START Raw records
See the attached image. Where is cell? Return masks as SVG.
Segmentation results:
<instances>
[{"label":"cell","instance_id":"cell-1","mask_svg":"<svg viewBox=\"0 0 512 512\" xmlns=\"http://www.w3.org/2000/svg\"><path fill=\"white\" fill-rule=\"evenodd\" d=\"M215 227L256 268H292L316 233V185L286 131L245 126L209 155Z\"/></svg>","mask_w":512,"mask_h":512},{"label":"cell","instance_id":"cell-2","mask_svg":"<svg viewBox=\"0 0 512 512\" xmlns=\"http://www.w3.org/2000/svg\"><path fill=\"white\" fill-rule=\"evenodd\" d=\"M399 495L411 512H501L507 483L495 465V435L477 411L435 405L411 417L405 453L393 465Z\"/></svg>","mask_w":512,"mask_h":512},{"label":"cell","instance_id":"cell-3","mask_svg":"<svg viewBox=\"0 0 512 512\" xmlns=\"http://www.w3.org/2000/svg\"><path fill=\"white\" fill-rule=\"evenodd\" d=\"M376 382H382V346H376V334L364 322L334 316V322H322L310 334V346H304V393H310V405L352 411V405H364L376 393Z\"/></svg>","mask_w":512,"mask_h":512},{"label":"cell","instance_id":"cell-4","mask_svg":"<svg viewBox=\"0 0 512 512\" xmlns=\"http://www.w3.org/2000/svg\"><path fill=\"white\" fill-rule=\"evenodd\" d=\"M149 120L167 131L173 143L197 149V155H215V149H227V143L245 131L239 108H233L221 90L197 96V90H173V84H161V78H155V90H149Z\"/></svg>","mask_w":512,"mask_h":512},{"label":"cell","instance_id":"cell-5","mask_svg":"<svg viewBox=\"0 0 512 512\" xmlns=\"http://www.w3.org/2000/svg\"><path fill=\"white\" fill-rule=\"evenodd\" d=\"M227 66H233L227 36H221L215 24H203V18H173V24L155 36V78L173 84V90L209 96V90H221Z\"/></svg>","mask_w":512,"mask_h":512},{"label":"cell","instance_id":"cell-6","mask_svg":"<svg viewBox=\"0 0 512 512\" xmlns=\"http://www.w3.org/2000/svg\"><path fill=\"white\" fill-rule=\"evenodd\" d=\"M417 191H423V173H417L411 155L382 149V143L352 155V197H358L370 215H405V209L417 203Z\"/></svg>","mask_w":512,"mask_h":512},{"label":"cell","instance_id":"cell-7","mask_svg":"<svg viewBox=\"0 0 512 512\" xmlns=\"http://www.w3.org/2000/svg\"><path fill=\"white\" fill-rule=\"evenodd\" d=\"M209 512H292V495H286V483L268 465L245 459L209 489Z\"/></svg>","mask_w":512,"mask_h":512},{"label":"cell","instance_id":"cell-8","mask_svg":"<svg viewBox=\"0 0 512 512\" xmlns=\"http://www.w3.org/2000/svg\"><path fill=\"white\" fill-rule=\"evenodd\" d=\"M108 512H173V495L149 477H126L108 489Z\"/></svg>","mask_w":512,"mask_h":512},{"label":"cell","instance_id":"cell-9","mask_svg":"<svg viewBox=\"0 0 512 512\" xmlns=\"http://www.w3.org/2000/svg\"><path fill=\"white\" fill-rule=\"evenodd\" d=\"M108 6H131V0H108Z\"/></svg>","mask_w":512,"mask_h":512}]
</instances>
END Raw records
» **Given exercise**
Retype every line of the listing above without changing any character.

» **Solution below**
See the attached image. Where is cell? Return masks as SVG.
Segmentation results:
<instances>
[{"label":"cell","instance_id":"cell-1","mask_svg":"<svg viewBox=\"0 0 512 512\" xmlns=\"http://www.w3.org/2000/svg\"><path fill=\"white\" fill-rule=\"evenodd\" d=\"M215 227L256 268H292L316 233V185L286 131L245 126L209 155Z\"/></svg>","mask_w":512,"mask_h":512},{"label":"cell","instance_id":"cell-2","mask_svg":"<svg viewBox=\"0 0 512 512\" xmlns=\"http://www.w3.org/2000/svg\"><path fill=\"white\" fill-rule=\"evenodd\" d=\"M399 495L411 512H501L507 483L495 465V435L477 411L435 405L411 417L405 453L393 465Z\"/></svg>","mask_w":512,"mask_h":512},{"label":"cell","instance_id":"cell-3","mask_svg":"<svg viewBox=\"0 0 512 512\" xmlns=\"http://www.w3.org/2000/svg\"><path fill=\"white\" fill-rule=\"evenodd\" d=\"M376 382H382V346H376V334L364 322L334 316V322H322L310 334V346H304V393H310V405L352 411V405H364L376 393Z\"/></svg>","mask_w":512,"mask_h":512},{"label":"cell","instance_id":"cell-4","mask_svg":"<svg viewBox=\"0 0 512 512\" xmlns=\"http://www.w3.org/2000/svg\"><path fill=\"white\" fill-rule=\"evenodd\" d=\"M149 120L167 131L173 143L197 149V155H215V149H227V143L245 131L239 108H233L221 90L197 96V90H173V84H161V78H155V90H149Z\"/></svg>","mask_w":512,"mask_h":512},{"label":"cell","instance_id":"cell-5","mask_svg":"<svg viewBox=\"0 0 512 512\" xmlns=\"http://www.w3.org/2000/svg\"><path fill=\"white\" fill-rule=\"evenodd\" d=\"M227 66H233L227 36H221L215 24H203V18H173V24L155 36V78L173 84V90L209 96V90H221Z\"/></svg>","mask_w":512,"mask_h":512},{"label":"cell","instance_id":"cell-6","mask_svg":"<svg viewBox=\"0 0 512 512\" xmlns=\"http://www.w3.org/2000/svg\"><path fill=\"white\" fill-rule=\"evenodd\" d=\"M417 191H423V173H417L411 155L382 149V143L352 155V197H358L370 215H405V209L417 203Z\"/></svg>","mask_w":512,"mask_h":512},{"label":"cell","instance_id":"cell-7","mask_svg":"<svg viewBox=\"0 0 512 512\" xmlns=\"http://www.w3.org/2000/svg\"><path fill=\"white\" fill-rule=\"evenodd\" d=\"M209 512H292V495H286V483L268 465L245 459L209 489Z\"/></svg>","mask_w":512,"mask_h":512},{"label":"cell","instance_id":"cell-8","mask_svg":"<svg viewBox=\"0 0 512 512\" xmlns=\"http://www.w3.org/2000/svg\"><path fill=\"white\" fill-rule=\"evenodd\" d=\"M108 512H173V495L149 477H126L108 489Z\"/></svg>","mask_w":512,"mask_h":512},{"label":"cell","instance_id":"cell-9","mask_svg":"<svg viewBox=\"0 0 512 512\" xmlns=\"http://www.w3.org/2000/svg\"><path fill=\"white\" fill-rule=\"evenodd\" d=\"M108 6H131V0H108Z\"/></svg>","mask_w":512,"mask_h":512}]
</instances>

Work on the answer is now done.